Prompt -
Transcribe the material verbatim in full; the pictures do not belong in the copy.

[Collected data entries]

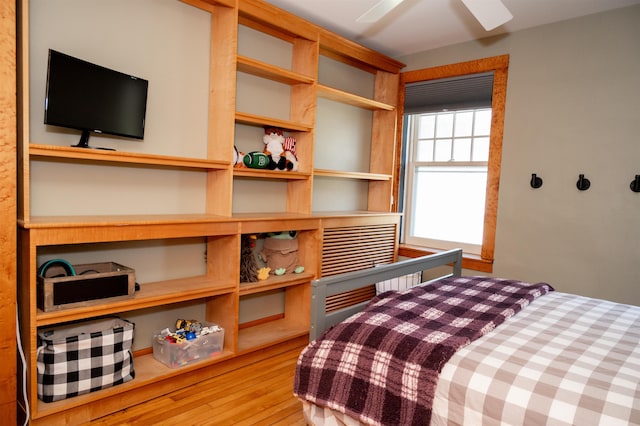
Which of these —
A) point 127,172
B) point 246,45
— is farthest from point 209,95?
point 127,172

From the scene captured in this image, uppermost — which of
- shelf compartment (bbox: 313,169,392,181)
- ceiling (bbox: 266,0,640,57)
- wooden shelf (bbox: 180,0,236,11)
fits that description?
ceiling (bbox: 266,0,640,57)

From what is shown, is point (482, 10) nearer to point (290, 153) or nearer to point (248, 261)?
point (290, 153)

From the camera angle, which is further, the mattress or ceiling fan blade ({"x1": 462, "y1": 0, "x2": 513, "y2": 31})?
ceiling fan blade ({"x1": 462, "y1": 0, "x2": 513, "y2": 31})

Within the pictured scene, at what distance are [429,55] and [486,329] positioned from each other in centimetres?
294

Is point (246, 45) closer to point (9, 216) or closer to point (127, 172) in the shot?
point (127, 172)

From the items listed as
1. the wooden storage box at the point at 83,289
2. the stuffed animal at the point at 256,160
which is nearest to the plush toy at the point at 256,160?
the stuffed animal at the point at 256,160

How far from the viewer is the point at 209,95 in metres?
2.84

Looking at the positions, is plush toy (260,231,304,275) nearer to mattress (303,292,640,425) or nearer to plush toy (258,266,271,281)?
plush toy (258,266,271,281)

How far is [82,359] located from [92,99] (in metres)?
1.30

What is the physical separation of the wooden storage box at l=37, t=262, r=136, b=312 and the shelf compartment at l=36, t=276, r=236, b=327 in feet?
0.11

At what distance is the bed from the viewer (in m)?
1.31

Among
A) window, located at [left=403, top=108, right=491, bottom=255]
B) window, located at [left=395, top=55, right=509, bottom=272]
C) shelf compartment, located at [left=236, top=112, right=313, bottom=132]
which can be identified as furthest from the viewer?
window, located at [left=403, top=108, right=491, bottom=255]

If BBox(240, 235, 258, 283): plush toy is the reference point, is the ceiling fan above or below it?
above

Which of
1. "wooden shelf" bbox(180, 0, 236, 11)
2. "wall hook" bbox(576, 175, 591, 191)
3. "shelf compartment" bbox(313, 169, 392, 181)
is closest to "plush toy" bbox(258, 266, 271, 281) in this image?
"shelf compartment" bbox(313, 169, 392, 181)
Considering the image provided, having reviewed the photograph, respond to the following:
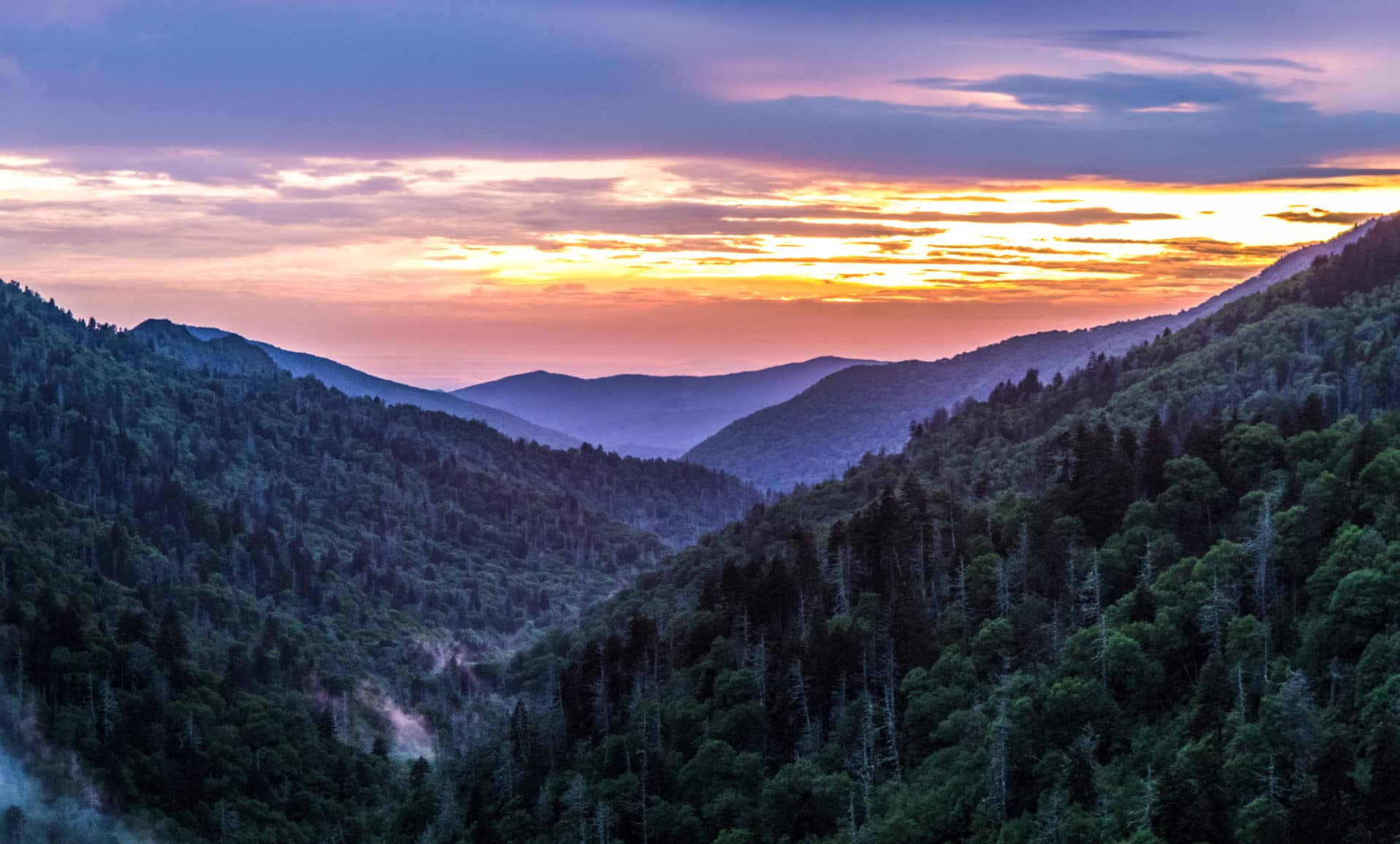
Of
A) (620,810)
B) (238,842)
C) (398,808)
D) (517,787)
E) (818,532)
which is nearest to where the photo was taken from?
(620,810)

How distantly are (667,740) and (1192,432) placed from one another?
194ft

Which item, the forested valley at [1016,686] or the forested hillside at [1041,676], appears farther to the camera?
the forested valley at [1016,686]

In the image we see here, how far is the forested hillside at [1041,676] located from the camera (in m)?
85.2

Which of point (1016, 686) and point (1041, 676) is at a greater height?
point (1041, 676)

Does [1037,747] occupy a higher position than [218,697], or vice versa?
[1037,747]

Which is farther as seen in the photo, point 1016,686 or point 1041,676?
point 1041,676

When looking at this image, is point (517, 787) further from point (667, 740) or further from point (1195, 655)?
point (1195, 655)

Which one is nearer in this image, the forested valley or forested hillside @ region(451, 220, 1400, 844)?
forested hillside @ region(451, 220, 1400, 844)

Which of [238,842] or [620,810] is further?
[238,842]

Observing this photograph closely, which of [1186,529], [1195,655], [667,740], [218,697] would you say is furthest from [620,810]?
[218,697]

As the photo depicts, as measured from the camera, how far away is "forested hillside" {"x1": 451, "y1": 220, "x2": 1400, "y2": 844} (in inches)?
3354

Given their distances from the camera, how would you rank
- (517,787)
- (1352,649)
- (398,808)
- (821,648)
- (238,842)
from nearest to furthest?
(1352,649), (821,648), (517,787), (398,808), (238,842)

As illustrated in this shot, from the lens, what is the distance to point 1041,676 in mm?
105875

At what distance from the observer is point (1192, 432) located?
140000 millimetres
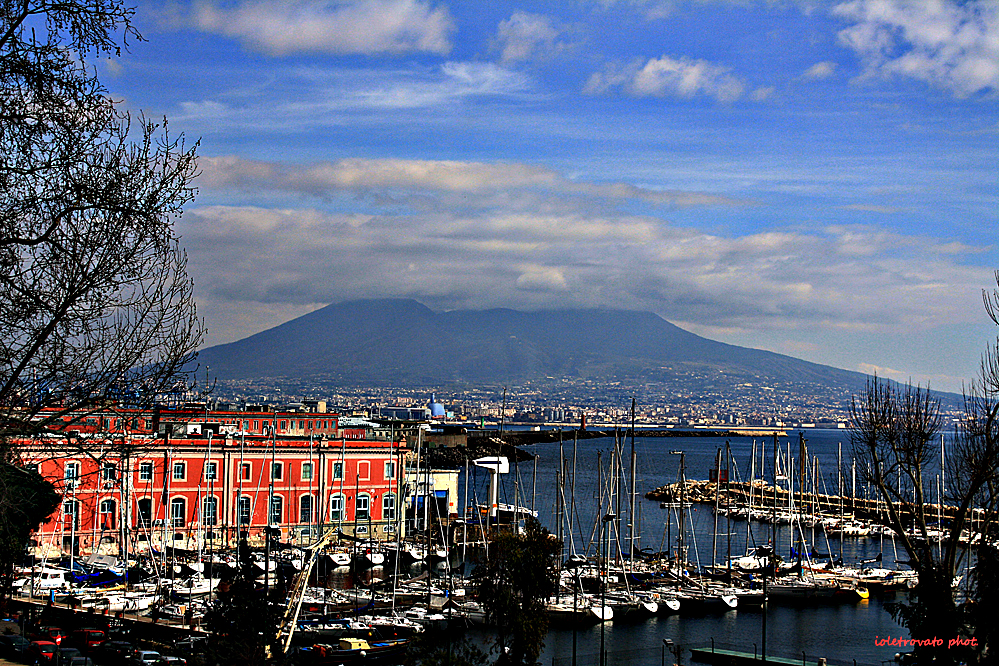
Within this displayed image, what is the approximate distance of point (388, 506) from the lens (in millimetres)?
36875

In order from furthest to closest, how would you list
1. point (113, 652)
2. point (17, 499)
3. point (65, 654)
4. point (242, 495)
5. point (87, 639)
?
1. point (242, 495)
2. point (87, 639)
3. point (113, 652)
4. point (65, 654)
5. point (17, 499)

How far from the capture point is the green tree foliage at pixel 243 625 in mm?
10742

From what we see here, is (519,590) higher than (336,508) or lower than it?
higher

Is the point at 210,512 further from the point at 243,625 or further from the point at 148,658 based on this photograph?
the point at 243,625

Answer to the task -
Which of these —
A) point 127,172
B) point 246,45
— is farthest from point 209,95?
point 127,172

From the scene captured in this image, uppermost — which of
- shelf compartment (bbox: 313,169,392,181)
- ceiling (bbox: 266,0,640,57)
- wooden shelf (bbox: 180,0,236,11)
fits that description?
ceiling (bbox: 266,0,640,57)

From what is shown, is point (482, 10) nearer to point (290, 153) or nearer to point (248, 261)?
point (290, 153)

From the camera angle, which is further, the mattress or ceiling fan blade ({"x1": 462, "y1": 0, "x2": 513, "y2": 31})?
ceiling fan blade ({"x1": 462, "y1": 0, "x2": 513, "y2": 31})

Within the pictured scene, at what distance are [429,55] and [486,329] positioned from each other in centimetres?
294

Is point (246, 45) closer to point (9, 216) or closer to point (127, 172) in the shot?
point (127, 172)

From the items listed as
1. the wooden storage box at the point at 83,289
2. the stuffed animal at the point at 256,160
which is nearest to the plush toy at the point at 256,160?
the stuffed animal at the point at 256,160

How far from the viewer is the point at 209,95 in metres?
2.84

Looking at the positions, is plush toy (260,231,304,275) nearer to mattress (303,292,640,425) or nearer to plush toy (258,266,271,281)?
plush toy (258,266,271,281)

How far is [82,359] located from [92,99] (in metres)?
1.30

What is the physical separation of the wooden storage box at l=37, t=262, r=136, b=312 and the shelf compartment at l=36, t=276, r=236, b=327 in feet?
0.11

At what distance is the bed from the viewer (in m)?
1.31

Among
A) window, located at [left=403, top=108, right=491, bottom=255]
B) window, located at [left=395, top=55, right=509, bottom=272]
C) shelf compartment, located at [left=236, top=112, right=313, bottom=132]
which can be identified as furthest from the viewer?
window, located at [left=403, top=108, right=491, bottom=255]

If BBox(240, 235, 258, 283): plush toy is the reference point, is the ceiling fan above or below it?
above

Which of
1. "wooden shelf" bbox(180, 0, 236, 11)
2. "wall hook" bbox(576, 175, 591, 191)
3. "shelf compartment" bbox(313, 169, 392, 181)
is closest to "plush toy" bbox(258, 266, 271, 281) in this image?
"shelf compartment" bbox(313, 169, 392, 181)
Considering the image provided, having reviewed the photograph, respond to the following:
Of
A) (620,810)
B) (238,842)
C) (398,808)
D) (517,787)
E) (818,532)
which is nearest to where the photo was taken from?
(620,810)

How distantly are (667,740) and (1192,432) placed from one another?
194ft

Which item, the forested valley at [1016,686] or the forested hillside at [1041,676], appears farther to the camera?
the forested valley at [1016,686]

In the image we see here, how far is the forested hillside at [1041,676] located from the camera (in m)?
85.2

Which of point (1016, 686) and point (1041, 676) is at a greater height?
point (1041, 676)

Does [1037,747] occupy a higher position than [218,697], or vice versa?
[1037,747]

Which is farther as seen in the photo, point 1016,686 or point 1041,676?
point 1041,676

When looking at this image, is point (517, 787) further from point (667, 740) or further from point (1195, 655)?
point (1195, 655)

Which one is nearer in this image, the forested valley or forested hillside @ region(451, 220, 1400, 844)?
forested hillside @ region(451, 220, 1400, 844)

Which of [238,842] or [620,810] is further?
[238,842]

Observing this photograph closely, which of [1186,529], [1195,655], [667,740], [218,697] would you say is furthest from [620,810]?
[218,697]

As the photo depicts, as measured from the camera, how far away is "forested hillside" {"x1": 451, "y1": 220, "x2": 1400, "y2": 844} (in inches)?
3354

Given their distances from the camera, how would you rank
- (517,787)
- (1352,649)
- (398,808)
- (821,648)
- (238,842)
from nearest to furthest?
(1352,649), (821,648), (517,787), (398,808), (238,842)

As illustrated in this shot, from the lens, what is the distance to point 1041,676 in mm?
105875

At what distance from the observer is point (1192, 432) located?
140000 millimetres
Within this displayed image, what is the approximate distance of point (388, 506) from the lens (in millimetres)?
36875

In order from furthest to closest, how would you list
1. point (113, 652)
2. point (17, 499)
3. point (65, 654)
4. point (242, 495)
5. point (87, 639)
?
1. point (242, 495)
2. point (87, 639)
3. point (113, 652)
4. point (65, 654)
5. point (17, 499)

How far from the capture point is the green tree foliage at pixel 243 625 in mm?
10742

From what we see here, is (519,590) higher than (336,508) or lower than it?
higher

Is the point at 210,512 further from the point at 243,625 or further from the point at 148,658 based on this photograph?
the point at 243,625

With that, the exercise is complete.